I think I can prove that $ab = ba$ by other axioms. Am I wrong? Why?
Edit: proof updated with notes showing where I actually used the commutative property without noticing.
Proof. For any numbers $a$ and $b$, we know this is true: $$ ab + ab = ab + ab $$
By using the distribution axiom: $$\begin{split} a(b + b) &= \underbrace{b(a + a)}_{\text{mistake: implies commutivity}}\\ a(2b) &= b(2a)\\ a2b &= b2a\\ \end{split}$$
By multiplying both sides by $2^{-1}$: $$\begin{split} a2b2^{-1} &= b2a2^{-1}\\ \end{split}$$
By the multiplication associative axiom: $$\begin{split} ab(22^{-1}) &= ba(22^{-1}) \qquad\text{(mistake: requires commutivity)}\\ \end{split}$$
By the multiplication inverse axiom: $$\begin{split} ab(1) &= ba(1)\\ \end{split}$$
By the multiplication identity axiom: $$ab = ba$$
$\blacksquare$
Two things.
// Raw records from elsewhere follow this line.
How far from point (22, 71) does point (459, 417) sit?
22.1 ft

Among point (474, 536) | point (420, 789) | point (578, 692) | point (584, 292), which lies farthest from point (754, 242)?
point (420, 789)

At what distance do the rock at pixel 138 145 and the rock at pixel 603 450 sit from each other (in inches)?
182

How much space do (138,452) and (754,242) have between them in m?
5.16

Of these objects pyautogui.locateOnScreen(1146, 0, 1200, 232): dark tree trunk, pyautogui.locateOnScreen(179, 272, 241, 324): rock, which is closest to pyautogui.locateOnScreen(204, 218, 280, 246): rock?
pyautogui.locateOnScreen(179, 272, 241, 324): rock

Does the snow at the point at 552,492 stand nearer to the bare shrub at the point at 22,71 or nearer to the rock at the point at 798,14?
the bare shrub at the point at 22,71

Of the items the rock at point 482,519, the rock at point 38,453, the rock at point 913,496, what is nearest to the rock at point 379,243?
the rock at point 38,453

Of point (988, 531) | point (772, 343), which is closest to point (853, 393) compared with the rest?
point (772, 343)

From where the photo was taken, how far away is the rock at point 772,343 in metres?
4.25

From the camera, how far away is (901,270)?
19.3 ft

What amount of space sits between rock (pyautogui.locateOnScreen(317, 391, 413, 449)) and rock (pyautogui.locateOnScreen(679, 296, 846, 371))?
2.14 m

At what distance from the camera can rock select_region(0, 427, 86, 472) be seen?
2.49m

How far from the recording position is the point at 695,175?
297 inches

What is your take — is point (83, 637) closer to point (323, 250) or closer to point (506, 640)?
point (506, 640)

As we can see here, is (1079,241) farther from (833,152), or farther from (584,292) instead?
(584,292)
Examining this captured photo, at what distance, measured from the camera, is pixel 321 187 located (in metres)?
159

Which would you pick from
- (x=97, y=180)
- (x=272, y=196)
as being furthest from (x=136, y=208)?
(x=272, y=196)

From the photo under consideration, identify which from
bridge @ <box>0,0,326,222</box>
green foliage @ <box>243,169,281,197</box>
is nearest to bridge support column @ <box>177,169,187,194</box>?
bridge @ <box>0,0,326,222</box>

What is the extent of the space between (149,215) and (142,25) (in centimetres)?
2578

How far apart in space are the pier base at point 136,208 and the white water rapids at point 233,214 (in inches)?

If you don't have commutativity we can't claim $b(a+a) = (a+a)b,$ and so distribution would allow only $ab +ab = (a+a)b= 2ab$ and you can't get $ab+ab =b(a+a)= b2a$.
Second you claim you can get $a2b2^{-1}= ab(22^{-1})$ from associativity. I... just can't see any justification as to how associativity implies that, as the $b$ and the $2$ have "switched places"... I can't see any reason that could be without commutivity.
....
Interestingly though for all the "integers" -- terms that arise as $1+1 = 2$ and $2+1 = 3$, etc. -- you can claim limited commutativity as
$2b = (1+1)b = b+b = b(1+1) = b2$.
But I don't think you can extend that to elements that are not "rational". (i.e., not a sum of $1$s or a sum of $1$ multiplied by an inverse of another sum of squares). But I think you can prove by induction all "rationals" in a "non-commutative field" commute.
But I don't think a non-commutative field, in and of itself, is internally inconsistent. (I could be wrong.)